Incident Report for Harness

Postmortem

Summary

Between 2025-09-27 19:31:22 PDT and 2025-09-27 20:14:00 PDT, the secondary database node in Prod3 experienced a downtime. The issue was mitigated by restarting the affected nodes.

Root Cause

A maintenance activity aimed at reducing fragmentation and stale state buildup inadvertently caused resource pressure on the system.

Impact

Customers were unable to run pipelines during the outage.

Remediation

Immediate: Restarted the nodes and rolled back recent changes to restore service.

Permanent: Ongoing improvements to prevent recurrence.

Action Items

  • Strengthen defensive checks: Implement granular memory monitoring metrics to identify fragmentation early.
  • Enhance monitoring & alerting: Add targeted health checks to detect similar issues at lower thresholds before impacting customers or applications.
Posted Oct 08, 2025 - 11:52 PDT

Resolved

Pipelines are running now.
Posted Sep 27, 2025 - 23:00 PDT

Monitoring

Pipeline are now back up and running now.
Posted Sep 27, 2025 - 20:32 PDT

Identified

We have identified the issue.
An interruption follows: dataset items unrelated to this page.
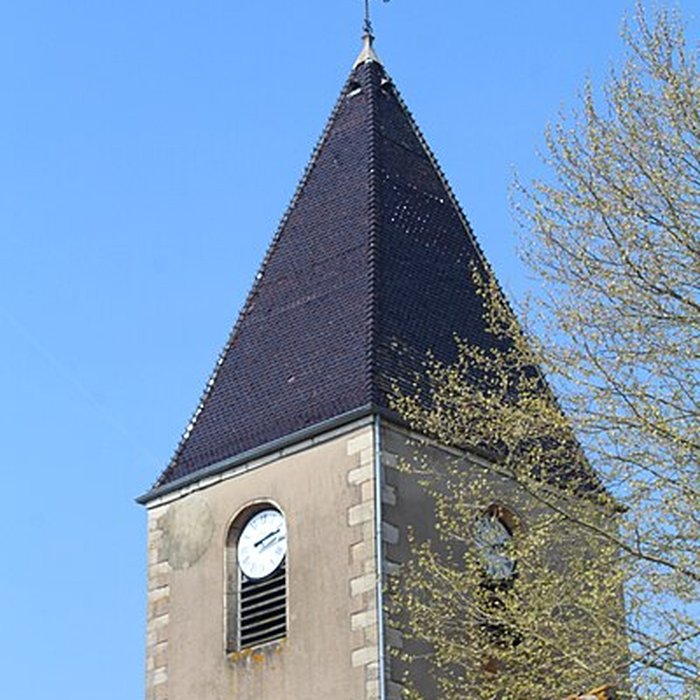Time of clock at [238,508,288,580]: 2:12
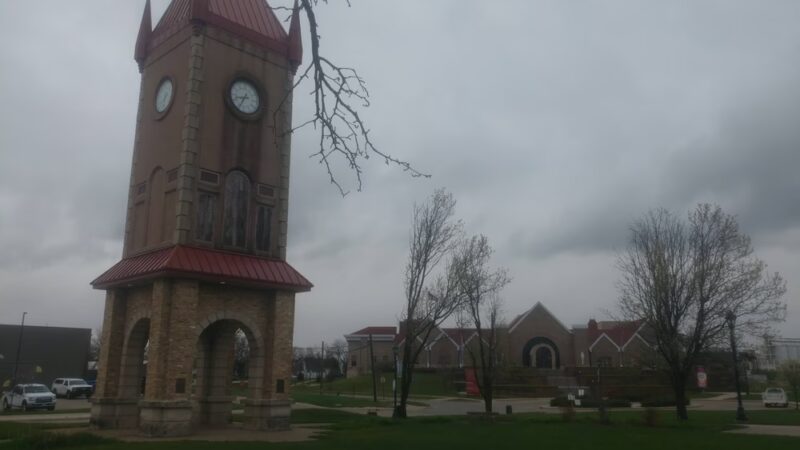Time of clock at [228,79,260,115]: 8:34
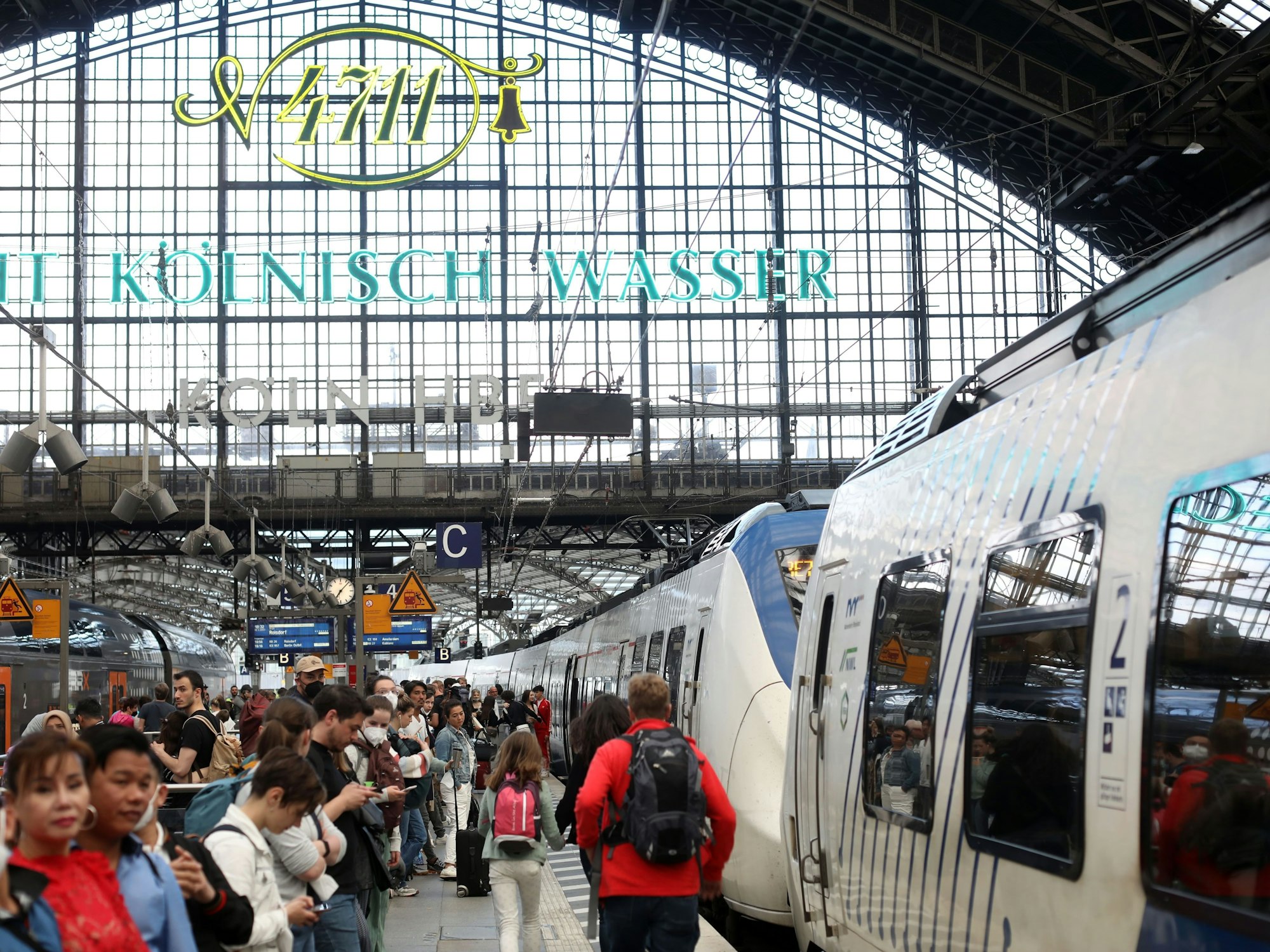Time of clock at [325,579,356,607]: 7:07
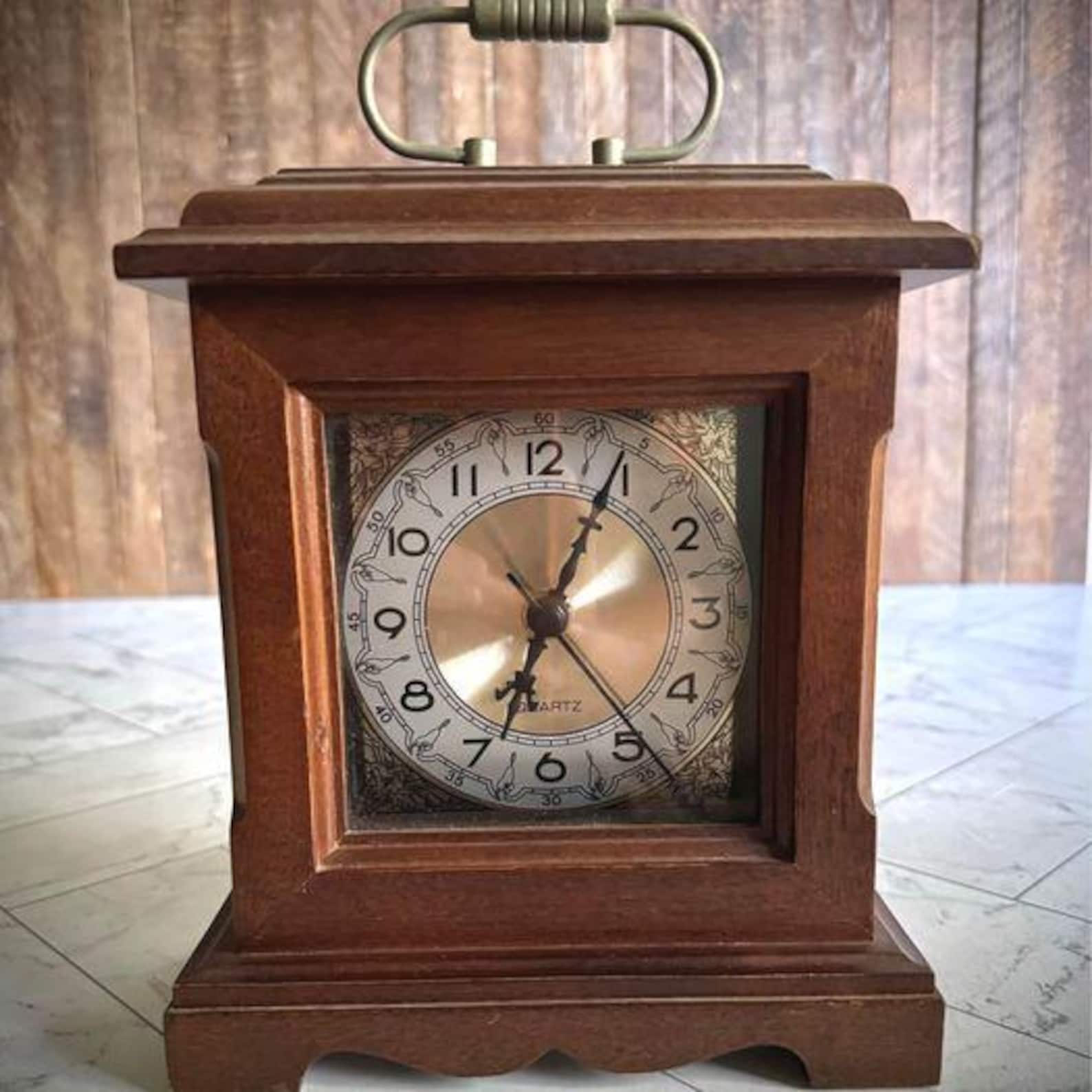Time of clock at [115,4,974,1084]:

We are working on a fix now.
Posted Sep 27, 2025 - 20:06 PDT

Investigating

We are currently investigating this issue.
Posted Sep 27, 2025 - 19:45 PDT
This incident affected: Prod 3 (Continuous Delivery (CD) - FirstGen - EOS, Continuous Delivery - Next Generation (CDNG), Cloud Cost Management (CCM), Continuous Error Tracking (CET), Continuous Integration Enterprise(CIE) - Self Hosted Runners, Continuous Integration Enterprise(CIE) - Mac Cloud Builds, Continuous Integration Enterprise(CIE) - Windows Cloud Builds, Continuous Integration Enterprise(CIE) - Linux Cloud Builds, Custom Dashboards, Feature Flags (FF), Security Testing Orchestration (STO), Service Reliability Management (SRM), Chaos Engineering, Internal Developer Portal (IDP), Infrastructure as Code Management (IaCM), Software Supply Chain Assurance (SSCA), Software Engineering Insights (SEI), Code Repository, Artifact Registry, Platform).